*EXERCISES TO COMPLETE*
1 - In the text on the point of no return, what did John and Jesus tell the Pharisees that God desired?
2 - Rework the text on the point of no return, starting with "Had the Pharisees" and going on through "Cured. Death? Overcome.", so that "tax collectors" becomes "publicans".

*TEXT*
########################################

Point of No Return


Today’s readings (click below to open in new tab/window):
Psalms 92; 149, Jeremiah 31:23-25, Colossians 3:12-17, Luke 7:18-28 (29-30) 31-35

[Note: this post is about relationships and forgiveness, but it is not intended to address physically or emotionally abusive relationships. If you are or suspect you are in an abusive relationship, please seek support, safety, and counseling.]

When a relationship sours, it isn’t uncommon for one or both parties to be able to do no right in the eyes of the other. Good behavior – say, a spouse who starts showing more kindness – can be met with suspicion, or dismissed as “too little, too late.” Eventually a relationship can pass the point of no return where people are more invested in being right than in reconciling. Such relationship implosions aren’t limited to individuals. History is full of national, political, and religious feuds that long outlast the actual sins and become matters of stubborn pride; we continue to disagree or take offense not over what is done, but who does it. Once we sufficiently vilify the other side, we feel justified in no longer asking what role we played in the decline of the relationship.

Had the Pharisees reached the point of no return in their relationship with God? John and Jesus were hardly the first to tell them God desired mercy over sacrifice. It seemed that no matter who God sent to warn them, they could find a reason to dismiss the warning. Jesus told them:

John the Baptist has come eating no bread and drinking no wine, and you say, ‘He has a demon’; the Son of Man has come eating and drinking, and you say, ‘Look, a glutton and a drunkard, a friend of tax collectors and sinners!’

Fortunately, Jesus specializes in retrieving those who have seemingly passed the point of no return. Blindness? Sight restored. Lifelong illness? Cured. Death? Overcome.

########################################

*SUPPLIED DATA*
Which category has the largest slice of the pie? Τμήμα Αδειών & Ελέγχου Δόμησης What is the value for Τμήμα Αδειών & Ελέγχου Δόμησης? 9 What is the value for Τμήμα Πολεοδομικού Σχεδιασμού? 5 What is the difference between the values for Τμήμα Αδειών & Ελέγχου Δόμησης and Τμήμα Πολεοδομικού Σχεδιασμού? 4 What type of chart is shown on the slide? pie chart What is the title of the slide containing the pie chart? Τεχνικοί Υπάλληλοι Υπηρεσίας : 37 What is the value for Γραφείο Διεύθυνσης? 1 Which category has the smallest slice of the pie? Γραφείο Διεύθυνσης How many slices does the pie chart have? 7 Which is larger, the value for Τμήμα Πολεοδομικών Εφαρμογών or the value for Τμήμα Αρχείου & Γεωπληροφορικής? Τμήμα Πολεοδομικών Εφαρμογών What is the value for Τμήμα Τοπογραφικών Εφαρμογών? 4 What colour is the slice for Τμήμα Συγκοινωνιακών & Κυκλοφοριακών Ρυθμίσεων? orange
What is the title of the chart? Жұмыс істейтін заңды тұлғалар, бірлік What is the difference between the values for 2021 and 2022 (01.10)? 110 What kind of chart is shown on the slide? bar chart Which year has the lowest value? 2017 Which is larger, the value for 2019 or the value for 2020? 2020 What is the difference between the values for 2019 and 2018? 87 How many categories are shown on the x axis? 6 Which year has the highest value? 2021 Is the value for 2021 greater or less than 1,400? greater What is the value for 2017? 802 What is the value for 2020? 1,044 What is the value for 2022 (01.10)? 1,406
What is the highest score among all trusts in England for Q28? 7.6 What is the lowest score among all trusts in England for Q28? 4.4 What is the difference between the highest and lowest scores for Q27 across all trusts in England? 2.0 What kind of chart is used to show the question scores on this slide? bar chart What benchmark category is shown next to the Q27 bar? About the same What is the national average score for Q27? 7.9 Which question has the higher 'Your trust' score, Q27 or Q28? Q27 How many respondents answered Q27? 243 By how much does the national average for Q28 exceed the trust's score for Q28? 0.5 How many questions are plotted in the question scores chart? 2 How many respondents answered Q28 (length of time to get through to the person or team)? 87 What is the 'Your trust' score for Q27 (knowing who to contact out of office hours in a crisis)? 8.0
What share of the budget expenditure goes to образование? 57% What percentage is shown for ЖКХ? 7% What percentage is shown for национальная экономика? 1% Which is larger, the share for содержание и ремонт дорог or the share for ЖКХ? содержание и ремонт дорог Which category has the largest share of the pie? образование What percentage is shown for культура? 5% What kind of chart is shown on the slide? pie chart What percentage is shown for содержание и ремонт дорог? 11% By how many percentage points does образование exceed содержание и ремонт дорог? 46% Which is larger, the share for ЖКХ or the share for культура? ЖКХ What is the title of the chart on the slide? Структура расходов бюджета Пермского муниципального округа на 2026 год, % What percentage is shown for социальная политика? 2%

########################################

*SOLUTIONS*
1 - Mercy over sacrifice.

2 -
Had the Pharisees reached the point of no return in their relationship with God? John and Jesus were hardly the first to tell them God desired mercy over sacrifice. It seemed that no matter who God sent to warn them, they could find a reason to dismiss the warning. Jesus told them:

John the Baptist has come eating no bread and drinking no wine, and you say, ‘He has a demon’; the Son of Man has come eating and drinking, and you say, ‘Look, a glutton and a drunkard, a friend of publicans and sinners!’

Fortunately, Jesus specializes in retrieving those who have seemingly passed the point of no return. Blindness? Sight restored. Lifelong illness? Cured. Death? Overcome.